The 3 months correlation between Cato and Citi is 0.59. Overlapping area represents the amount of risk that can be diversified away by holding Cato Corp. and Citi Trends in the same portfolio, assuming nothing else is changed. The correlation between historical prices or returns on Citi Trends and Cato is a relative statistical measure of the degree to which these equity instruments tend to move together. The correlation coefficient measures the extent to which returns on Cato Corporation are associated (or correlated) with Citi Trends. Values of the correlation coefficient range from -1 to +1, where. The correlation of zero (0) is possible when the price movement of Citi Trends has no effect on the direction of Cato i.e., Cato and Citi Trends go up and down completely randomly.
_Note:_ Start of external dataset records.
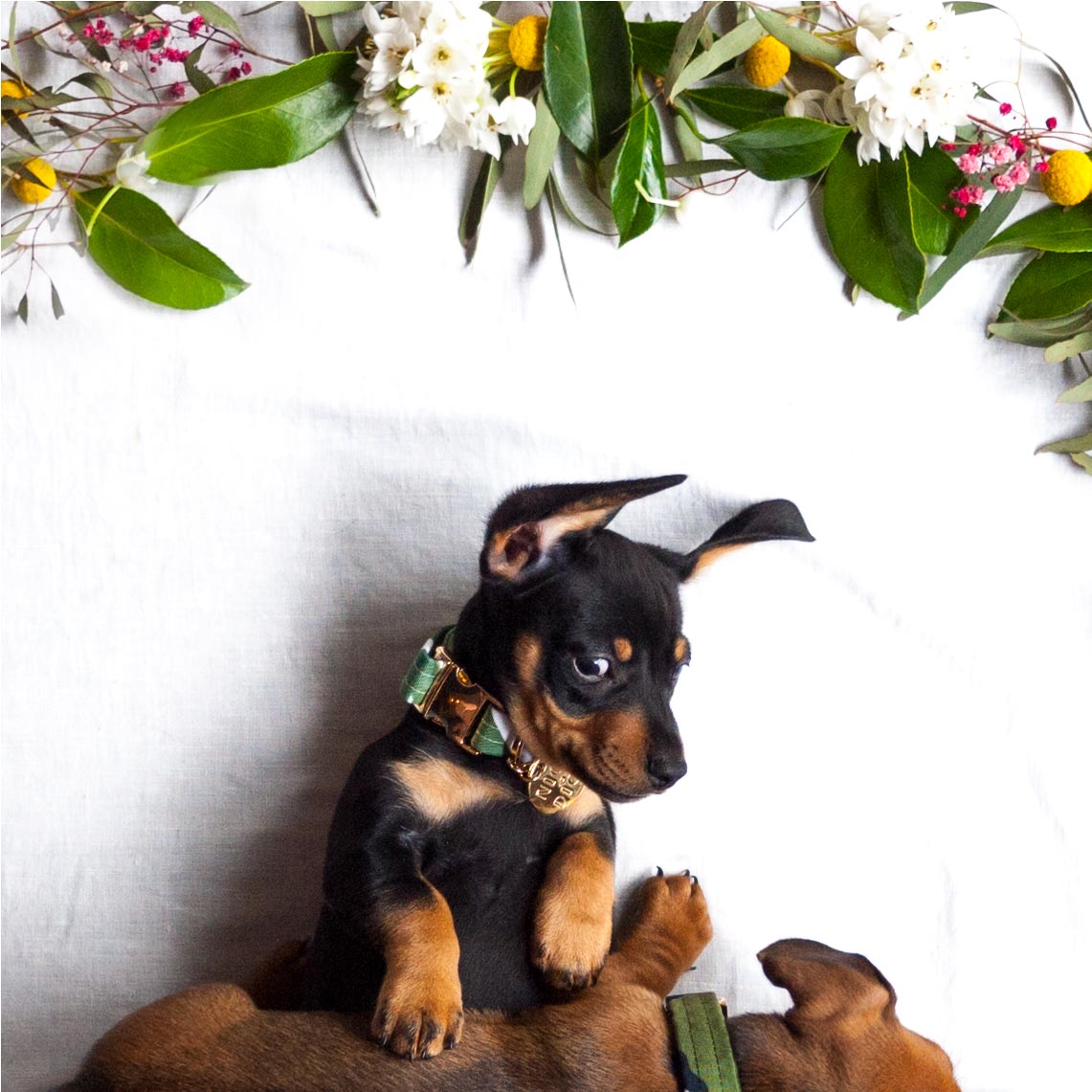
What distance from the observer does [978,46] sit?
171 cm

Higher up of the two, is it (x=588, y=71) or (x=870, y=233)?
(x=588, y=71)

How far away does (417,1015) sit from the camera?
126cm

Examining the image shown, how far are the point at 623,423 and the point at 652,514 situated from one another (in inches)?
6.4

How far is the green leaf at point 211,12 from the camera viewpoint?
5.50 ft

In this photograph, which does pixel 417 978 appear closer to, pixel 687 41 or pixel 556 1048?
pixel 556 1048

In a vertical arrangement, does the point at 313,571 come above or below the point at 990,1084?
above

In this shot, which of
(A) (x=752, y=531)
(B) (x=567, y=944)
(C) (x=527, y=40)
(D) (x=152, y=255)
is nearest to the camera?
(B) (x=567, y=944)

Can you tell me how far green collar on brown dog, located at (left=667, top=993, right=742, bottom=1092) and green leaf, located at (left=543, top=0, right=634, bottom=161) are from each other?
1.25m

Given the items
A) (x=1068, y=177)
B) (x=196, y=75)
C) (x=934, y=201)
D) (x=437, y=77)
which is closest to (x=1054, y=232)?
(x=1068, y=177)

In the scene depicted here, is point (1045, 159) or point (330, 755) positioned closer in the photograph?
point (1045, 159)

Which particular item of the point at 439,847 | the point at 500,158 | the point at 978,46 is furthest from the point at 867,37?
the point at 439,847

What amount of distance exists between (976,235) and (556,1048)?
4.30 feet

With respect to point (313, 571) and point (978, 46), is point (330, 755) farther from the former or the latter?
point (978, 46)

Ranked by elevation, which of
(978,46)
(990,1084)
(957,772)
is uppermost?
(978,46)
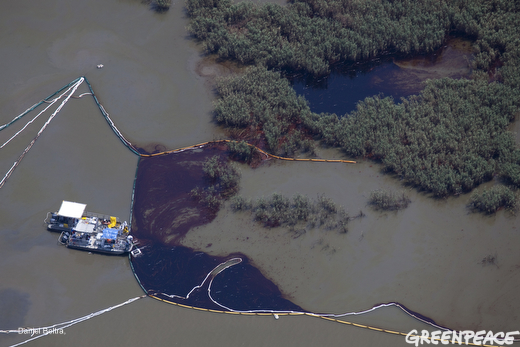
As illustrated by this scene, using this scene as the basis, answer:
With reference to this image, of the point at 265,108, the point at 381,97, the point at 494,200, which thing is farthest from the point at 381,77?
the point at 494,200

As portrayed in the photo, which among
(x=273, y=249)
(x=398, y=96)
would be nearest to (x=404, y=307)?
(x=273, y=249)

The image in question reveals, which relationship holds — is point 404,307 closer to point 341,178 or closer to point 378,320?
point 378,320

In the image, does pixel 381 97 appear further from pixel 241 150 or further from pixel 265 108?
pixel 241 150

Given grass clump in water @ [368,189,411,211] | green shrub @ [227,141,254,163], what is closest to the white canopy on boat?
green shrub @ [227,141,254,163]

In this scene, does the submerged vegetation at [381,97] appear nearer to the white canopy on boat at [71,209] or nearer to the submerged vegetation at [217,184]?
the submerged vegetation at [217,184]

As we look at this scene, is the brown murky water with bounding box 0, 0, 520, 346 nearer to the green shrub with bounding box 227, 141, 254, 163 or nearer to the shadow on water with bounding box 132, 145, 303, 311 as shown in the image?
the shadow on water with bounding box 132, 145, 303, 311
Pair Corralation between Cato and Citi Trends

Given the investment horizon of 90 days Cato Corporation is expected to generate 0.95 times more return on investment than Citi Trends. However, Cato Corporation is 1.05 times less risky than Citi Trends. It trades about 0.02 of its potential returns per unit of risk. Citi Trends is currently generating about -0.05 per unit of risk. If you would invest  378.00  in Cato Corporation on December 28, 2024 and sell it today you would earn a total of  2.00  from holding Cato Corporation or generate 0.53% return on investment over 90 days.
Time Period3 Months [change]
DirectionMoves Together 
StrengthWeak
Accuracy100.0%
ValuesDaily Returns

Cato Corp.  vs.  Citi Trends

 Performance 
       Timeline  
Cato 

Risk-Adjusted Performance

Weak

 
Weak
 
Strong
Compared to the overall equity markets, risk-adjusted returns on investments in Cato Corporation are ranked lower than 1 (%) of all global equities and portfolios over the last 90 days. In spite of very healthy basic indicators, Cato is not utilizing all of its potentials. The latest stock price disarray, may contribute to short-term losses for the investors.
Citi Trends 

Risk-Adjusted Performance

Very Weak

 
Weak
 
Strong
Over the last 90 days Citi Trends has generated negative risk-adjusted returns adding no value to investors with long positions. In spite of latest conflicting performance, the Stock's basic indicators remain healthy and the recent disarray on Wall Street may also be a sign of long period gains for the firm investors.

Cato and Citi Trends Volatility Contrast

   Predicted Return Density   
       Returns  

Pair Trading with Cato and Citi Trends

The main advantage of trading using opposite Cato and Citi Trends positions is that it hedges away some unsystematic risk. Because of two separate transactions, even if Cato position performs unexpectedly, Citi Trends can make up some of the losses. Pair trading also minimizes risk from directional movements in the market. For example, if an entire industry or sector drops because of unexpected headlines, the short position in Citi Trends will offset losses from the drop in Citi Trends' long position.
The idea behind Cato Corporation and Citi Trends pairs trading is to make the combined position market-neutral, meaning the overall market's direction will not affect its win or loss (or potential downside or upside). This can be achieved by designing a pairs trade with two highly correlated stocks or equities that operate in a similar space or sector, making it possible to obtain profits through simple and relatively low-risk investment.
Check out your portfolio center.
Note that this page's information should be used as a complementary analysis to find the right mix of equity instruments to add to your existing portfolios or create a brand new portfolio. You can also try the My Watchlist Analysis module to analyze my current watchlist and to refresh optimization strategy. Macroaxis watchlist is based on self-learning algorithm to remember stocks you like.